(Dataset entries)

──────────────────────────────

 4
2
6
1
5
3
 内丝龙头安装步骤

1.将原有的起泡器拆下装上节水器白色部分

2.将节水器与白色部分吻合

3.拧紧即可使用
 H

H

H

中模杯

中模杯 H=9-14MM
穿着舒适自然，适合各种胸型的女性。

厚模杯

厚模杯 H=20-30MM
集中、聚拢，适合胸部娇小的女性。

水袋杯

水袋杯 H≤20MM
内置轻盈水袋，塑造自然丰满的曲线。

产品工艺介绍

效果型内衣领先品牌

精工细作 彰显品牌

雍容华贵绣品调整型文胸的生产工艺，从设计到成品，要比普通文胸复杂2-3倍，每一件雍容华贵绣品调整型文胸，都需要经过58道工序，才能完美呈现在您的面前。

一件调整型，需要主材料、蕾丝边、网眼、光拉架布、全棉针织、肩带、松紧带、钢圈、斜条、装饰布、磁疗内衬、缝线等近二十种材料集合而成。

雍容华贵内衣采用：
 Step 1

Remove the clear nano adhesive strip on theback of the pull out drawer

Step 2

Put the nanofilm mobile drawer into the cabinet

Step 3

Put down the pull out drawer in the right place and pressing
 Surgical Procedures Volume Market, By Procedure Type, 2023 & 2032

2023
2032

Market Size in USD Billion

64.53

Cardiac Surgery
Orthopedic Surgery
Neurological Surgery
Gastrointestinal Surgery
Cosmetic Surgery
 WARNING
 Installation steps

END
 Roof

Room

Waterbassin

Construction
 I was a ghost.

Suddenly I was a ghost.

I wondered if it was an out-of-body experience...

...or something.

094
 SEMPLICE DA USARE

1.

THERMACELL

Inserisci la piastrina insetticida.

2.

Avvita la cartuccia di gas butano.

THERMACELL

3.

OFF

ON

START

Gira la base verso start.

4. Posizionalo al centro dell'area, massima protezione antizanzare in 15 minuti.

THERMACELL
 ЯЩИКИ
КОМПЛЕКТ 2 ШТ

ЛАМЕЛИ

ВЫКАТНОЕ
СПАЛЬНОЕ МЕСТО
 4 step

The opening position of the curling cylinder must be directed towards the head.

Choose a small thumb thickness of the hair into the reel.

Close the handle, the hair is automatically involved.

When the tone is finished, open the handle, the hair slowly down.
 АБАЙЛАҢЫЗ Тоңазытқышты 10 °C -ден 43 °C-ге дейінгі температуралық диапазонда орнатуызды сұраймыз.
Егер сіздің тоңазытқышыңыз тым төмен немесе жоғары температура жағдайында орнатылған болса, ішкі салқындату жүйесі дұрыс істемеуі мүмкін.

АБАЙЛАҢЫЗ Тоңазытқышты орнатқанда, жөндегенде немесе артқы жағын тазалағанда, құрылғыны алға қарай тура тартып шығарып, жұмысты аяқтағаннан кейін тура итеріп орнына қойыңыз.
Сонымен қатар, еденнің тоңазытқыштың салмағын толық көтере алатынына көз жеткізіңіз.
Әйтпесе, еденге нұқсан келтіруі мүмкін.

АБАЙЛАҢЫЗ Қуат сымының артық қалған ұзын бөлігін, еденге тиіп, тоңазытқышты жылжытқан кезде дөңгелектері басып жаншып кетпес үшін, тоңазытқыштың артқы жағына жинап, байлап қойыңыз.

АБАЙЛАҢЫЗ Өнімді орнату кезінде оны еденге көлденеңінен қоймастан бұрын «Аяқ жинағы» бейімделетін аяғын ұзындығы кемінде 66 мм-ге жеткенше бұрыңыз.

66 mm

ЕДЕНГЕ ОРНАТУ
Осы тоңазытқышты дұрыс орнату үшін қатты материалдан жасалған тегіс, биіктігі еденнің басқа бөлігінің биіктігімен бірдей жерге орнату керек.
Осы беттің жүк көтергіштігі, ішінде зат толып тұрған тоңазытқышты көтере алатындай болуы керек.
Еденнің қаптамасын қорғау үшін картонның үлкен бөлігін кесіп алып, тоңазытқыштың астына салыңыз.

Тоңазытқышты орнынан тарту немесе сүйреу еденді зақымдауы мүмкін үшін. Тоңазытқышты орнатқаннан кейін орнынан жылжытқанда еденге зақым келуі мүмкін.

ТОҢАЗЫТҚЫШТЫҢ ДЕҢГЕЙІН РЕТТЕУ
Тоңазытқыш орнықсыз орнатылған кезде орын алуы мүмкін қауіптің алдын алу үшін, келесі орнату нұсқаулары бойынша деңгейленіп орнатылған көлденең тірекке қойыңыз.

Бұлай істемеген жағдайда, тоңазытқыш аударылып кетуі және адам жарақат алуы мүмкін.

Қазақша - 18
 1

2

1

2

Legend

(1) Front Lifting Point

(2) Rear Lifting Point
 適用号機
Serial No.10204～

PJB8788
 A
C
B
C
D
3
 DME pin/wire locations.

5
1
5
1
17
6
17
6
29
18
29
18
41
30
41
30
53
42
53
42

──────────────────────────────

Lines holding the word "үшін" in the entries above are the ones to pull out. Copy them all.

АБАЙЛАҢЫЗ Қуат сымының артық қалған ұзын бөлігін, еденге тиіп, тоңазытқышты жылжытқан кезде дөңгелектері басып жаншып кетпес үшін, тоңазытқыштың артқы жағына жинап, байлап қойыңыз.
Осы тоңазытқышты дұрыс орнату үшін қатты материалдан жасалған тегіс, биіктігі еденнің басқа бөлігінің биіктігімен бірдей жерге орнату керек.
Еденнің қаптамасын қорғау үшін картонның үлкен бөлігін кесіп алып, тоңазытқыштың астына салыңыз.
Тоңазытқышты орнынан тарту немесе сүйреу еденді зақымдауы мүмкін үшін. Тоңазытқышты орнатқаннан кейін орнынан жылжытқанда еденге зақым келуі мүмкін.
Тоңазытқыш орнықсыз орнатылған кезде орын алуы мүмкін қауіптің алдын алу үшін, келесі орнату нұсқаулары бойынша деңгейленіп орнатылған көлденең тірекке қойыңыз.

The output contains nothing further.